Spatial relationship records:
________________________________________

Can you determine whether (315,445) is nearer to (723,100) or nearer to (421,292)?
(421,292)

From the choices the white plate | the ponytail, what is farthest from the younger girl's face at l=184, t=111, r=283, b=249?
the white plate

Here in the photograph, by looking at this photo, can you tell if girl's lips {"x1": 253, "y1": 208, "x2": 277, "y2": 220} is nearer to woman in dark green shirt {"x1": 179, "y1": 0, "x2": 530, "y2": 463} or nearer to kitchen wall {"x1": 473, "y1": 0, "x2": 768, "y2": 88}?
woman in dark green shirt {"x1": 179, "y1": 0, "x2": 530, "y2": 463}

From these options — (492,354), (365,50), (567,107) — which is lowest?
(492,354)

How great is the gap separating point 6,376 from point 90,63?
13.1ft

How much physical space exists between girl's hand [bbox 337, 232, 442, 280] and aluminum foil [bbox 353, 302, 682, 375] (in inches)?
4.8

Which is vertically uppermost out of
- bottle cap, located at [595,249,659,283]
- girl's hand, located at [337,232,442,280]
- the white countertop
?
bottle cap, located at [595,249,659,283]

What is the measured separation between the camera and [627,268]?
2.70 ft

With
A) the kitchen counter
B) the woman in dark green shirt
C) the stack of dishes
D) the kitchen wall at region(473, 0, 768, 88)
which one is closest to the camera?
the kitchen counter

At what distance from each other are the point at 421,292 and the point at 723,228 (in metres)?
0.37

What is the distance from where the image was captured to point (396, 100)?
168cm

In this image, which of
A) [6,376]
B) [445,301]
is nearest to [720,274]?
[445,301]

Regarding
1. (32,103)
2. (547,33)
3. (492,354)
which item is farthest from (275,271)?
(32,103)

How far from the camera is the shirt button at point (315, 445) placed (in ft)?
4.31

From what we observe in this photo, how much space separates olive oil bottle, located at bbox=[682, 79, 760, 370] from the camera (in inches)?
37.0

________________________________________

=== DIRECTION ===
Convert every line of the entries above into a numbered list, dropping the blank lines.

=== OUTPUT ===
1. Can you determine whether (315,445) is nearer to (723,100) or nearer to (421,292)?
2. (421,292)
3. From the choices the white plate | the ponytail, what is farthest from the younger girl's face at l=184, t=111, r=283, b=249?
4. the white plate
5. Here in the photograph, by looking at this photo, can you tell if girl's lips {"x1": 253, "y1": 208, "x2": 277, "y2": 220} is nearer to woman in dark green shirt {"x1": 179, "y1": 0, "x2": 530, "y2": 463} or nearer to kitchen wall {"x1": 473, "y1": 0, "x2": 768, "y2": 88}?
6. woman in dark green shirt {"x1": 179, "y1": 0, "x2": 530, "y2": 463}
7. From these options — (492,354), (365,50), (567,107) — which is lowest?
8. (492,354)
9. How great is the gap separating point 6,376 from point 90,63?
10. 13.1ft
11. How much physical space exists between girl's hand [bbox 337, 232, 442, 280] and aluminum foil [bbox 353, 302, 682, 375] (in inches)?
12. 4.8
13. Which is vertically uppermost out of
14. - bottle cap, located at [595,249,659,283]
15. - girl's hand, located at [337,232,442,280]
16. - the white countertop
17. ?
18. bottle cap, located at [595,249,659,283]
19. What is the measured separation between the camera and [627,268]?
20. 2.70 ft
21. With
22. A) the kitchen counter
23. B) the woman in dark green shirt
24. C) the stack of dishes
25. D) the kitchen wall at region(473, 0, 768, 88)
26. which one is closest to the camera?
27. the kitchen counter
28. At what distance from each other are the point at 421,292 and the point at 723,228 (in metres)?
29. 0.37
30. What is the distance from where the image was captured to point (396, 100)?
31. 168cm
32. In this image, which of
33. A) [6,376]
34. B) [445,301]
35. is nearest to [720,274]?
36. [445,301]
37. Regarding
38. 1. (32,103)
39. 2. (547,33)
40. 3. (492,354)
41. which item is farthest from (275,271)?
42. (32,103)
43. How far from the camera is the shirt button at point (315, 445) placed (in ft)?
44. 4.31
45. From what we observe in this photo, how much space separates olive oil bottle, located at bbox=[682, 79, 760, 370] from the camera (in inches)?
46. 37.0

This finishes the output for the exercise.